This is a question I want to ask but I haven't really figured out how I want to ask it, so forgive me if it seems weird and confused. Also, I'm not feeling very concise, and I don't have the patience to edit myself. So:
As I do most Patriots' Days, I got up and watched the Boston Marathon yesterday (if you haven't watched it, you owe it to yourself to watch at least the last couple of miles. Great race this year!) And I woke up this morning to the sad news that Grete Waitz died--I've always thought of her as the "grandmother" of women's distance running.
These things got me thinking about my earliest memories of running: the 1984 Olympics, with the first Olympic women's marathon, and Joan Benoit kicking ass; doing the children's "fun runs" at races that my parents were doing, and then waiting at the finish line for my parents to finish their races; running a 1-mile race on the track in the rain (I won!
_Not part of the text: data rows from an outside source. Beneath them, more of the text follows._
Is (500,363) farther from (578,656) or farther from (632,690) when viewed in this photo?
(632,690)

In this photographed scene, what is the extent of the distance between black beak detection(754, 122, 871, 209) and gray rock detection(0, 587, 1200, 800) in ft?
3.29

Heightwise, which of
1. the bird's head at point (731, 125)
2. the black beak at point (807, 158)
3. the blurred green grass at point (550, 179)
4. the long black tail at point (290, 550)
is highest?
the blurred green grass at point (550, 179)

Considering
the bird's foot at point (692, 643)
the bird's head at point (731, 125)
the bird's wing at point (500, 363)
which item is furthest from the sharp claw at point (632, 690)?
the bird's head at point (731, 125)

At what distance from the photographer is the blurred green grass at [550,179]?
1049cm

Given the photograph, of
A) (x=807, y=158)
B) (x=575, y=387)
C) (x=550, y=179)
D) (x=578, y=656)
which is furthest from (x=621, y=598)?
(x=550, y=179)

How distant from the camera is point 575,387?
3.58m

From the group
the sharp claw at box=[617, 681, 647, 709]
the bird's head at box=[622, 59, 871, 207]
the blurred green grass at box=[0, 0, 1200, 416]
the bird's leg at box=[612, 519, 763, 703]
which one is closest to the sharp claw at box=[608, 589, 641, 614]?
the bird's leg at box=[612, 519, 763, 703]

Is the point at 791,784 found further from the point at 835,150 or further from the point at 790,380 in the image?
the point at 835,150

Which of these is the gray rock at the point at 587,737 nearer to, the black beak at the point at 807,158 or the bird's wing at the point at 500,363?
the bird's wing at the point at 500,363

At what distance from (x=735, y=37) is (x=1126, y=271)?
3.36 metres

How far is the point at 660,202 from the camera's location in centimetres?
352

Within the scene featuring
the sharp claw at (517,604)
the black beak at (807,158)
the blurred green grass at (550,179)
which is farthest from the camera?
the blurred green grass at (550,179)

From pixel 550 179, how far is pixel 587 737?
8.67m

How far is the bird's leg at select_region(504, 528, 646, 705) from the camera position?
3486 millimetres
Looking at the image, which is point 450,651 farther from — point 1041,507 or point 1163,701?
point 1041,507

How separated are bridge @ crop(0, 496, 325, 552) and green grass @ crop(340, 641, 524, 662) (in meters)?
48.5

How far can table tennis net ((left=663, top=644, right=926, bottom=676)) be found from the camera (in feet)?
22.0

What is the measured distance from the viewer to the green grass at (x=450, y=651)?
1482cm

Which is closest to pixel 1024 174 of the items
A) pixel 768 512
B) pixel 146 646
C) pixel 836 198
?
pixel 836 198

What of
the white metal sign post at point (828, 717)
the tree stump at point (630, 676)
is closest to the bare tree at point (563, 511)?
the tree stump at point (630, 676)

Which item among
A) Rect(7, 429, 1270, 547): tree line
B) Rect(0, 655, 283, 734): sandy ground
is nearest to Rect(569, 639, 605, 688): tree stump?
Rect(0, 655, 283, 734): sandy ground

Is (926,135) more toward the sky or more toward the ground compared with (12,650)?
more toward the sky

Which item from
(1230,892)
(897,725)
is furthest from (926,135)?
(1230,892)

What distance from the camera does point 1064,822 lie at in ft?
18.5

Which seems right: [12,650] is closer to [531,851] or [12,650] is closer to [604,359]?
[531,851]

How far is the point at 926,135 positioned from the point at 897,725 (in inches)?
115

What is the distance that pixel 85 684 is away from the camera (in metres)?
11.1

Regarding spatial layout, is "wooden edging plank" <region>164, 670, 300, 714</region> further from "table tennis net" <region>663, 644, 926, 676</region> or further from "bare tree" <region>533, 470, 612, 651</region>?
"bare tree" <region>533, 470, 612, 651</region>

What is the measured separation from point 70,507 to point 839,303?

I still have my little trophy); beating all of the boys in elementary school when we had to do the school-wide "fitness tests."
I think we focus so much on appearance/weight, fitness/health that sometimes we forget about the passion we might have for things, and how that started.
So, here is my question: what are your earliest sports and fitness-related memories? Do you think they affect how you think about your fitness-related goals today? Do you use those memories as motivation on days when you'd rather sit around on the couch?
Or: do you just exercise because you feel you have to, or ought to? Do you think a lack of "childhood motivation" makes you see workouts as chore?